## Testo

Sul ricorso proposto da:
1) De Iuliis Fabio, nato il 03/07/1970;

Avverso l’ordinanza n. 795/2014 emessa il 09/07/2014 dal G.I.P. del
Tribunale di Roma;

Sentita la relazione svolta dal Consigliere dott. Alessandro Centonze;

Lette le conclusioni del Procuratore generale, in persona del dott. Giulio
Romano, che ha concluso per l’annullamento senza rinvio dell’ordinanza
impugnata;

Data Udienza: 23/06/2015

RILEVATO IN FATTO

1. Con ordinanza emessa il 09/07/2014 il G.I.P. del Tribunale di Roma,
quale giudice dell’esecuzione, rigettava l’istanza formulata nell’interesse di Fabio
De Iuliis, ai sensi degli artt. 666 e 673 cod. proc. pen., con la quale si chiedeva
la rideterminazione della pena originariamente inflitta all’esecutato con la
sentenza emessa dallo stesso organo giurisdizionale il 26/09/2012, divenuta
irrevocabile, quantificata in anni due e mesi otto di reclusione e 13.000,00 euro

Si riteneva, infatti, che la pena irrogata al De Iuliis doveva ritenersi legale,
rientrando nei parametri edittali prevista dalla norma dell’art. 73 del d.P.R. 9
ottobre 1990, n. 309, così come riconfigurata dalla sentenza della Corte
costituzionale 11 febbraio 2014, n. 32.

## Il materiale

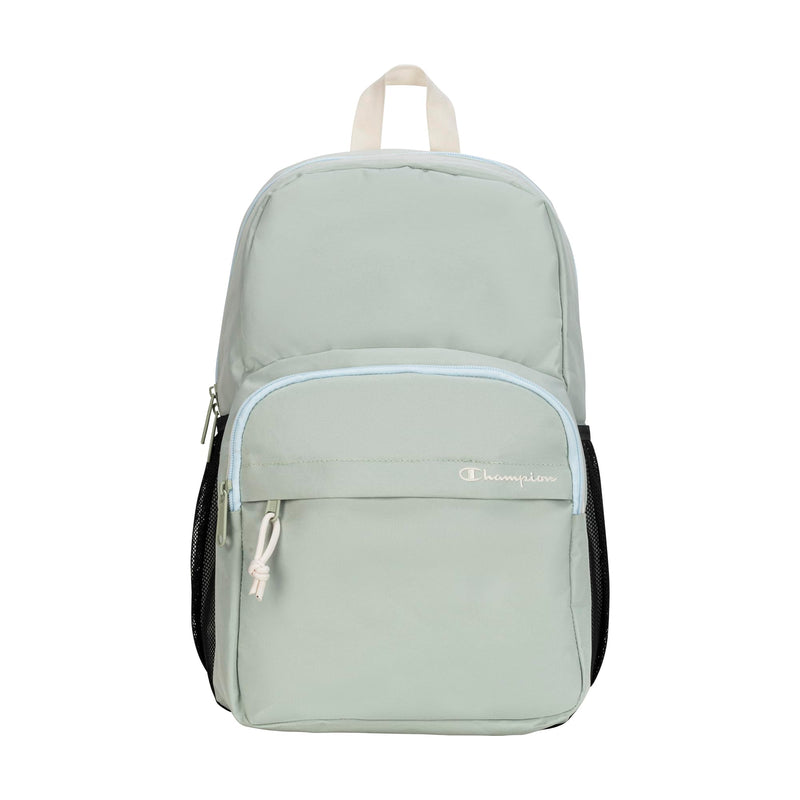 Champion Luna Laptop Backpack with Padded Adjustable Straps, Water Bottle Pocket for Work, Travel, Daily Use, Clever Sage, One Size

## Compito
Estrai per intero, senza alcuna modifica, il testo sul ricorso che precede il materiale.

## Risposta
Sul ricorso proposto da:
1) De Iuliis Fabio, nato il 03/07/1970;

Avverso l’ordinanza n. 795/2014 emessa il 09/07/2014 dal G.I.P. del
Tribunale di Roma;

Sentita la relazione svolta dal Consigliere dott. Alessandro Centonze;

Lette le conclusioni del Procuratore generale, in persona del dott. Giulio
Romano, che ha concluso per l’annullamento senza rinvio dell’ordinanza
impugnata;

Data Udienza: 23/06/2015

RILEVATO IN FATTO

1. Con ordinanza emessa il 09/07/2014 il G.I.P. del Tribunale di Roma,
quale giudice dell’esecuzione, rigettava l’istanza formulata nell’interesse di Fabio
De Iuliis, ai sensi degli artt. 666 e 673 cod. proc. pen., con la quale si chiedeva
la rideterminazione della pena originariamente inflitta all’esecutato con la
sentenza emessa dallo stesso organo giurisdizionale il 26/09/2012, divenuta
irrevocabile, quantificata in anni due e mesi otto di reclusione e 13.000,00 euro

Si riteneva, infatti, che la pena irrogata al De Iuliis doveva ritenersi legale,
rientrando nei parametri edittali prevista dalla norma dell’art. 73 del d.P.R. 9
ottobre 1990, n. 309, così come riconfigurata dalla sentenza della Corte
costituzionale 11 febbraio 2014, n. 32.